Attualmente l’ECA è USA, Caraibi e Baltico, ma è probabile che possa essere estesa in un secondo tempo al Mediterraneo e ad altre aree attualmente escluse.
A oggi restano fuori tale norma le imbarcazioni da diporto, cioè le unità sotto i 24 metri a uso privato e per il charter, considerate entrambe barche per lo yachting, a scopo ricreativo.
È ipotizzabile che ci possa essere un incremento di nuovi modelli di imbarcazioni fino a 24 metri, limite entro cui non è ancora prevista l’introduzione delle marmitte catalitiche.

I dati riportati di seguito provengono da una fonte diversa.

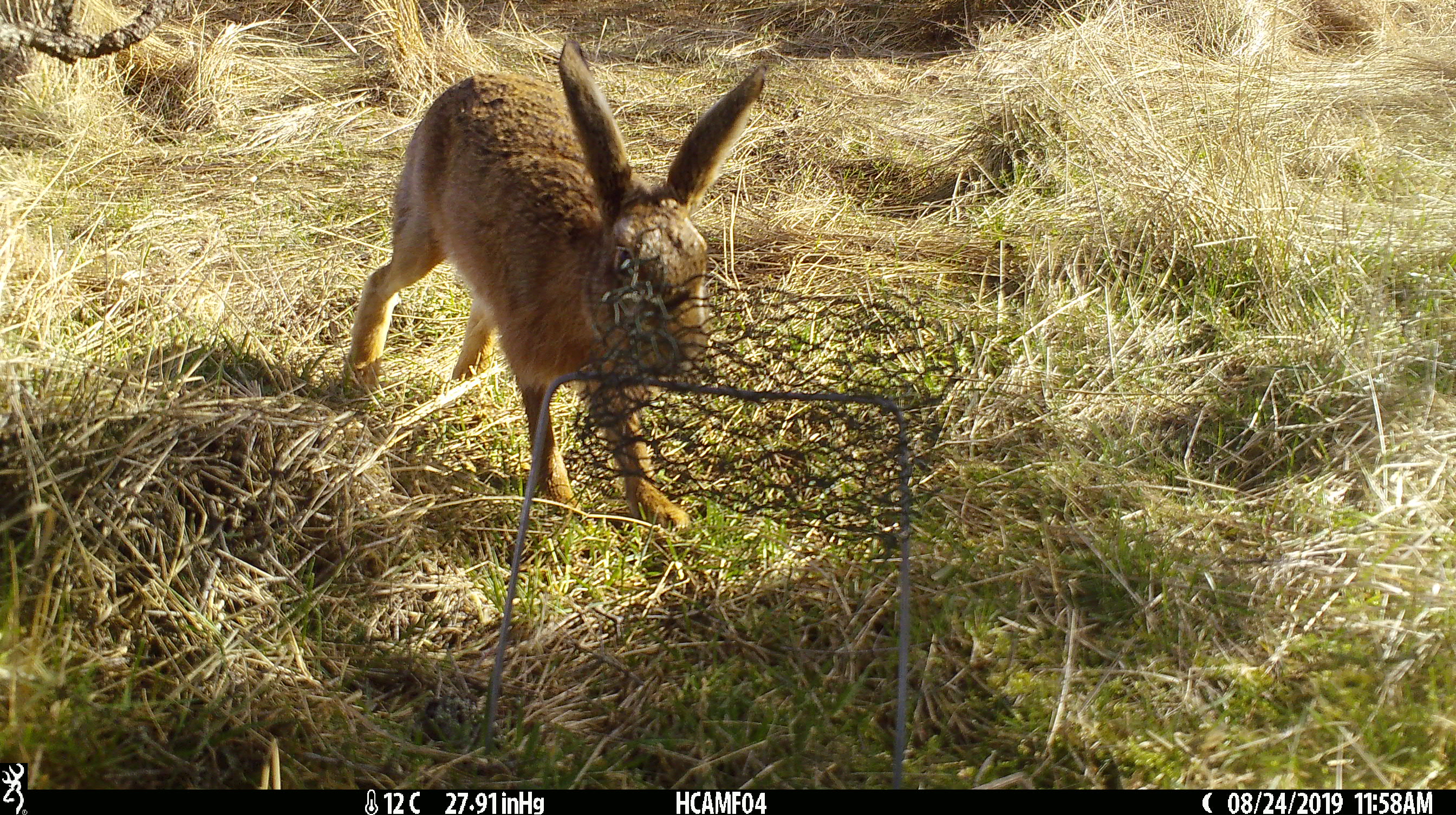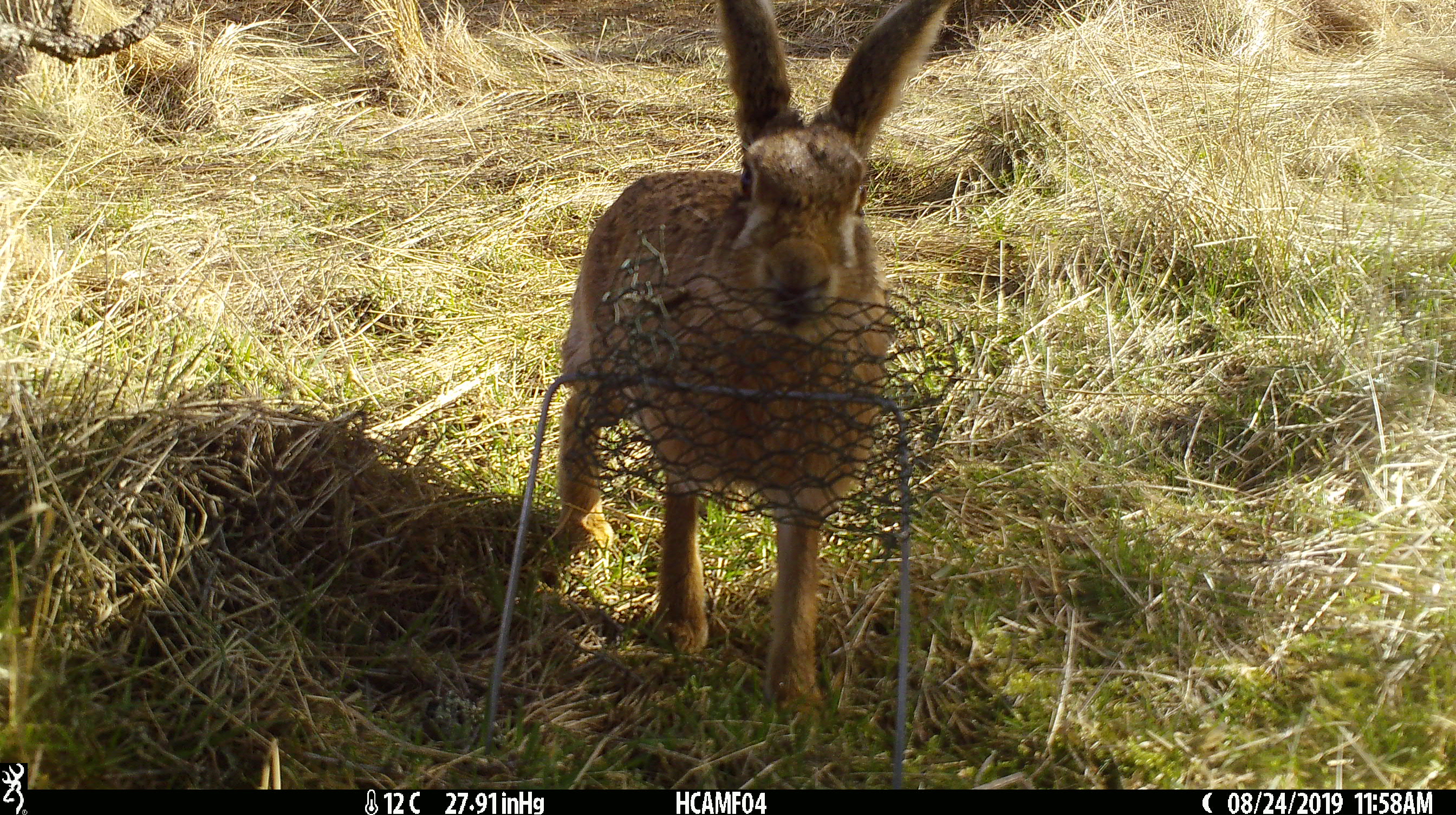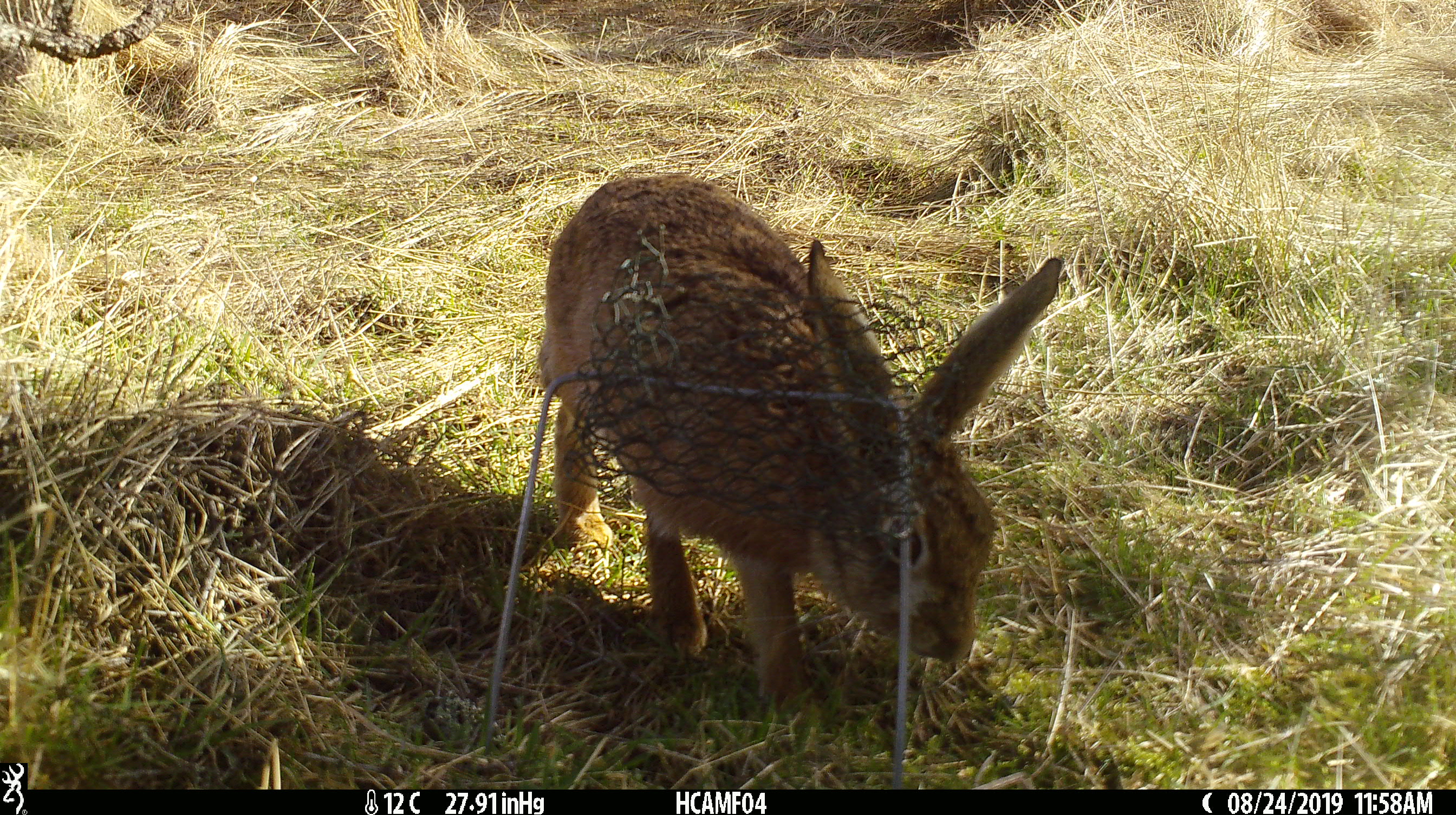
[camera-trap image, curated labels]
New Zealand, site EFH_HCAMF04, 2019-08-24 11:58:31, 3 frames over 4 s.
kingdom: Animalia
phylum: Chordata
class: Mammalia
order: Lagomorpha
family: Leporidae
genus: Lepus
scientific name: Lepus europaeus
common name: brown hare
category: hare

La normativa Tier III sarà applicata anche per il refitting con due diverse tipologie. Se la sostituzione motori avverrà con identico motore avrà fede l’anno di costruzione dello scafo e il Tier applicabile in quell’anno, se il motore sarà sostituito da potenza o modello differente allora si applicherà il Tier di riferimento all’anno della modifica. 
In questo caso la normativa è più avanzata rispetto alle soluzioni che si prospettano per i costruttori nautici e le case produttrici di motori.

NOx Tier III
NOx Tier III

Cosa comporterà in pratica? Un ingombro maggiore in sala macchine, dato dal posizionamento delle marmitte catalitiche, una per ogni motore installato, e la creazione di serbatoi per ogni motore dedicati per il trattamento dei gas di scarico, denominati serbatoi Urea, oppure uno cumulativo. Nella fase post combustione verrà iniettata l’Urea, un additivo prodotto in forma acquosa che trasformerà gli ossidi di azoto in azoto molecolare e acqua, che successivamente sarà convogliata nel collettore di scarico per essere rilasciata, ottenendo una riduzione delle emissioni. 

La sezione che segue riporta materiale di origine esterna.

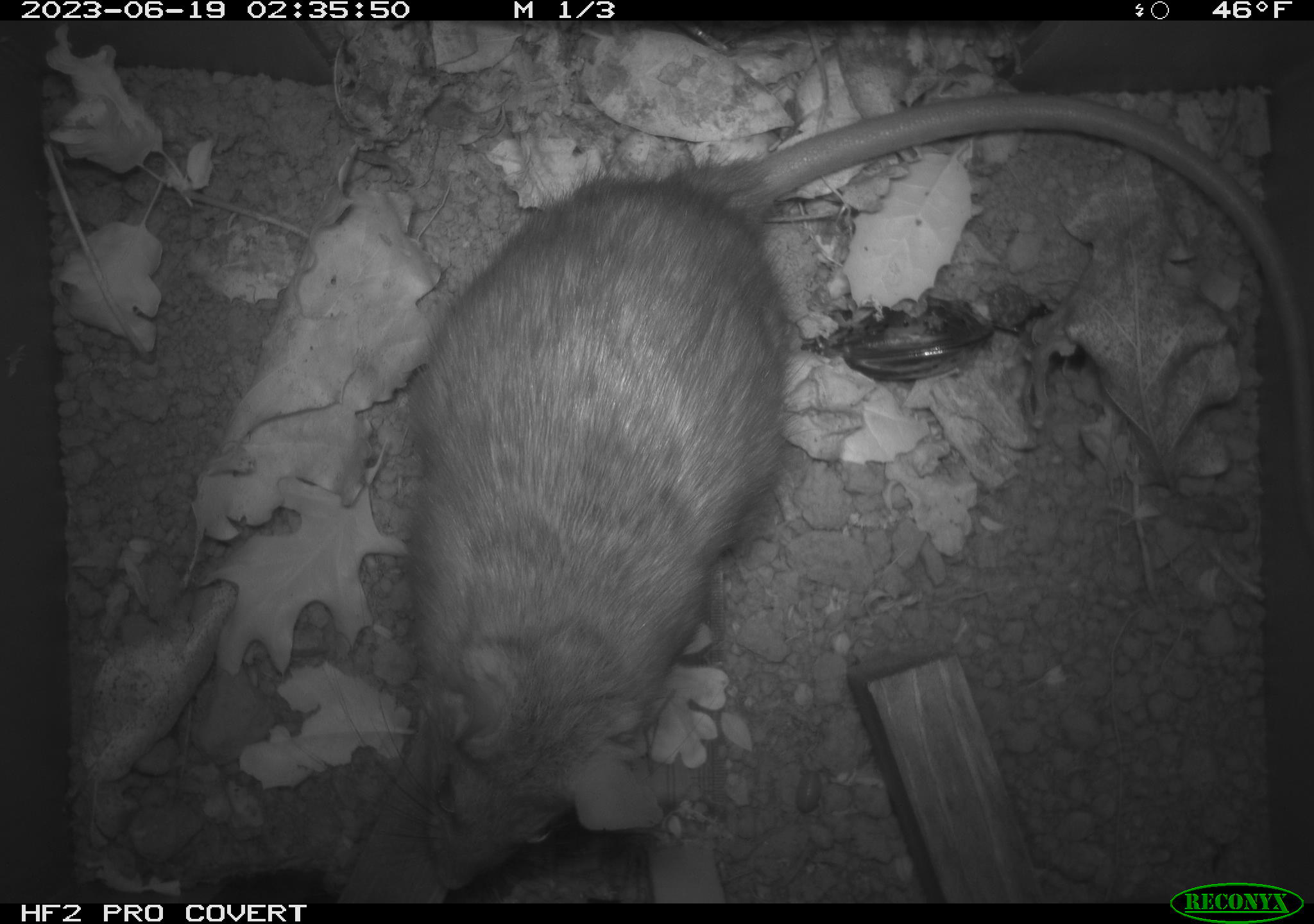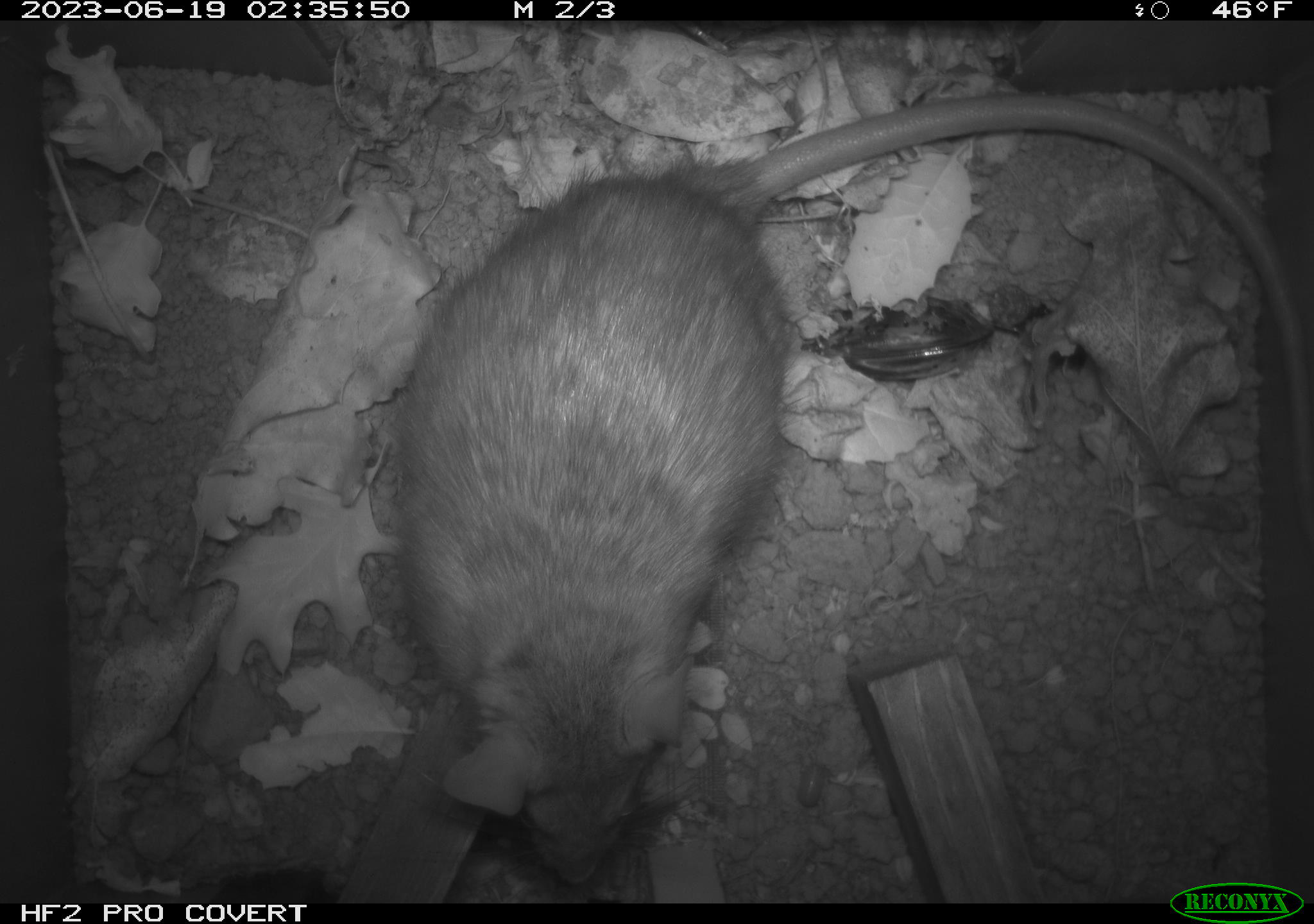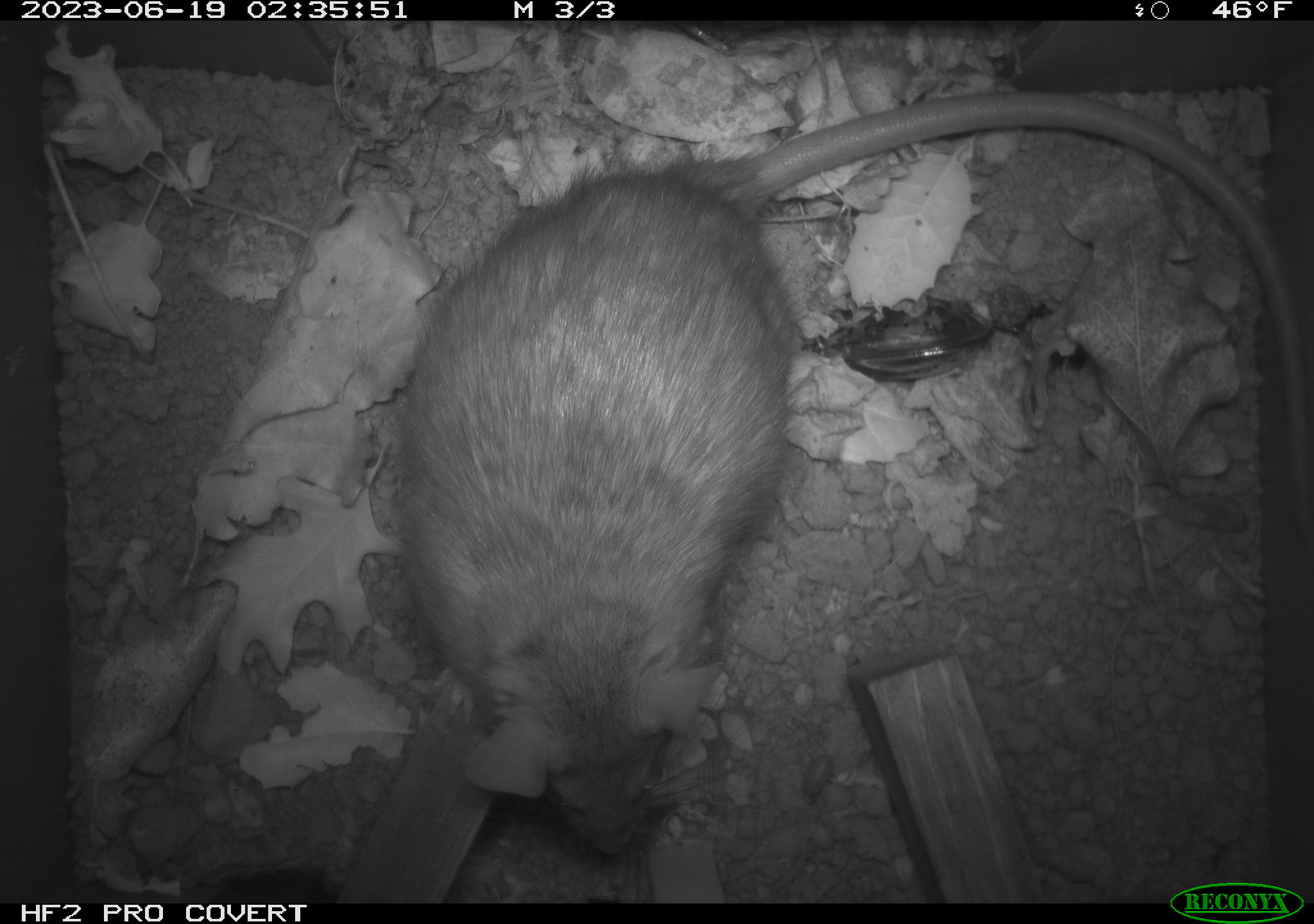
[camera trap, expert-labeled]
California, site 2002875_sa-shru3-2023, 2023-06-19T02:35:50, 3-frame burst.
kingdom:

Il maggior costo sarà assorbito inizialmente dai cantieri costruttori e dai fornitori principali che dovranno adeguarsi alla nuova normativa.

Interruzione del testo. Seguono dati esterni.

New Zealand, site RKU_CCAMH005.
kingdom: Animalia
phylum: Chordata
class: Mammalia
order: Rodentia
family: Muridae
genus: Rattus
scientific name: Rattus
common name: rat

Durante il convegno organizzato da ASCOMAC Unimot al SEATEC di Marina di Carrara, il 30.03.2017, Volvo Penta ha mostrato in anteprima gli ingombri e funzionamento del sistema che adotteranno quando la normativa andrà in vigore e sarà interessante studiare quali analoghe soluzioni saranno in grado di fornire le case produttrici di motori, ad esempio Mtu o Caterpillar. Un coinvolgimento dell’Automotive sarebbe auspicabile poiché ben prima del comparto nautico ha dovuto affrontare la problematica, anche se le indicazioni del settore automobilistico sono quelle di ridurre progressivamente le motorizzazioni diesel mantenendole solo su vetture di grande cilindrata per un mercato che diventerà di nicchia.

Questa normativa è un indicatore della progressiva attenzione alla riduzione dell’impatto ambientale come obiettivo primario. Inoltre, è da segnalare una ricerca innovativa che molti cantieri italiani stanno facendo verso nuove forme di motorizzazione sia ibride che elettriche all’avanguardia nel mondo.